TCP Handshake Timeout error on Load balancer pool members when using TCP health-checks.
search cancel

TCP Handshake Timeout error on Load balancer pool members when using TCP health-checks.

book

Article ID: 429405

calendar_today

Updated On:

Products

VMware NSX

Issue/Introduction

In an NSX environment configured for one-arm load balancing where the Virtual Server is hosted on a T1 with a service interface uplink using the same IP as the virtual server you may observe:

  • LB pool members using TCP health-checks intermittently report as down with a failure reason of "TCP handshake timeout".
  • Pool members and entire VS may flap depending on exact scenario.
  • vMotioning pool member VMs may temporarily resolve the connectivity issue.
  • Intermittent traffic "blackholing" where some requests succeed while others fail to the Load Balancer.
  • Traceflow between the pool member and the Virtual Server IP delivered to an unexpected T1.

Environment

  • VMware NSX

Cause

This issue occurs because the IP address used for the T1 Uplink (and the Virtual Server) is duplicated on multiple Tier-1 Gateways.

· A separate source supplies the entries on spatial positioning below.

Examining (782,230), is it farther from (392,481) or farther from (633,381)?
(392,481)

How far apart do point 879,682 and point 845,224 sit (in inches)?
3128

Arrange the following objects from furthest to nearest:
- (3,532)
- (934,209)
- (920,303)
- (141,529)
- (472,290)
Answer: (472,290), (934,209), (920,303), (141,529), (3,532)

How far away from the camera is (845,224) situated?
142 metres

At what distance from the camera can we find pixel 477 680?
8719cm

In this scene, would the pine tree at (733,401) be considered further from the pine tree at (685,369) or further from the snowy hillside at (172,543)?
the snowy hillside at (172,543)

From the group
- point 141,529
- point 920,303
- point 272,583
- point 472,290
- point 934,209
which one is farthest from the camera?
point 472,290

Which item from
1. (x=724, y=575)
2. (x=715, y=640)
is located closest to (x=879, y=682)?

This causes return traffic from the pool members to be routed inconsistently; traffic may reach the correct T1 or be sent to an incorrect T1 that does not have the active LB session, leading to a dropped connection and subsequent failed healthcheck and or LB session flow.

Resolution

To resolve this issue, you must ensure that no duplicate IPs exist within the return path.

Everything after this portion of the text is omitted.